*CHALLENGE:* Can you quote, word for word, everything in the data from the line containing "How much of" down to the very end, including both of those lines?

## BEGIN

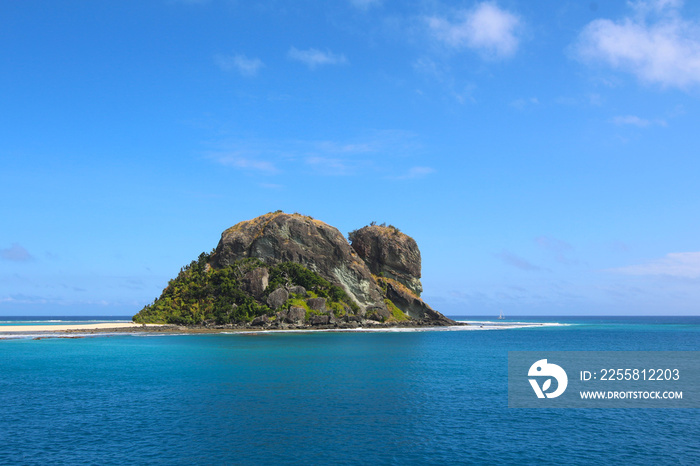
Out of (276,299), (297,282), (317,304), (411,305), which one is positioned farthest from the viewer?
(411,305)

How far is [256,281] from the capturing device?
439ft

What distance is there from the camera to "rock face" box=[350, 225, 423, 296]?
170 metres

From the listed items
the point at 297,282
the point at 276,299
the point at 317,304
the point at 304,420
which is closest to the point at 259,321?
the point at 276,299

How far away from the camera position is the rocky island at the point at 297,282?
130 meters

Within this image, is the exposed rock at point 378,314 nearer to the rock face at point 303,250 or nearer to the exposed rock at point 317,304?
the rock face at point 303,250

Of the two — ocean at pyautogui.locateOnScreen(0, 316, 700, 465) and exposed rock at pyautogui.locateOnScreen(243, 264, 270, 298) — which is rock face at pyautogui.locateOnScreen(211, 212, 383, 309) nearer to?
exposed rock at pyautogui.locateOnScreen(243, 264, 270, 298)

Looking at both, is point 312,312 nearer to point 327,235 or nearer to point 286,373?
point 327,235

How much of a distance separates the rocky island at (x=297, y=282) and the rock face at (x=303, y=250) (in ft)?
1.00

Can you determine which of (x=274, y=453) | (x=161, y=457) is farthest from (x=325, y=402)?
(x=161, y=457)

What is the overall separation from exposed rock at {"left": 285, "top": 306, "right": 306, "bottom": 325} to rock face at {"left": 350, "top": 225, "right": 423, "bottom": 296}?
163 feet

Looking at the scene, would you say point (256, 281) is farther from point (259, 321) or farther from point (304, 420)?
point (304, 420)

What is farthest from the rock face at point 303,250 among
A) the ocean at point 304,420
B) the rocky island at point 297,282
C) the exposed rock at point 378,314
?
the ocean at point 304,420

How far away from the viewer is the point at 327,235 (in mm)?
155250

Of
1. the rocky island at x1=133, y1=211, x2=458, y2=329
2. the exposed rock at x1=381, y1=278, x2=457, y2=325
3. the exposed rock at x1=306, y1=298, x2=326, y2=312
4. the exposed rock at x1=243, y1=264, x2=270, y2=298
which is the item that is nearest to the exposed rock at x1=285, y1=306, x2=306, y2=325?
the rocky island at x1=133, y1=211, x2=458, y2=329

## END

*THE ANSWER:*
How much of a distance separates the rocky island at (x=297, y=282) and the rock face at (x=303, y=250) (in ft)?
1.00

Can you determine which of (x=274, y=453) | (x=161, y=457) is farthest from (x=325, y=402)?
(x=161, y=457)

What is the overall separation from exposed rock at {"left": 285, "top": 306, "right": 306, "bottom": 325} to rock face at {"left": 350, "top": 225, "right": 423, "bottom": 296}?
163 feet

Looking at the scene, would you say point (256, 281) is farther from point (259, 321) or farther from point (304, 420)?
point (304, 420)

What is farthest from the rock face at point 303,250 among
A) the ocean at point 304,420
B) the rocky island at point 297,282
C) the exposed rock at point 378,314
?
the ocean at point 304,420

How far away from the viewer is the point at 327,235 (in mm)?
155250

Of
1. the rocky island at x1=133, y1=211, x2=458, y2=329
2. the exposed rock at x1=381, y1=278, x2=457, y2=325
3. the exposed rock at x1=306, y1=298, x2=326, y2=312
4. the exposed rock at x1=243, y1=264, x2=270, y2=298
which is the item that is nearest to the exposed rock at x1=285, y1=306, x2=306, y2=325?
the rocky island at x1=133, y1=211, x2=458, y2=329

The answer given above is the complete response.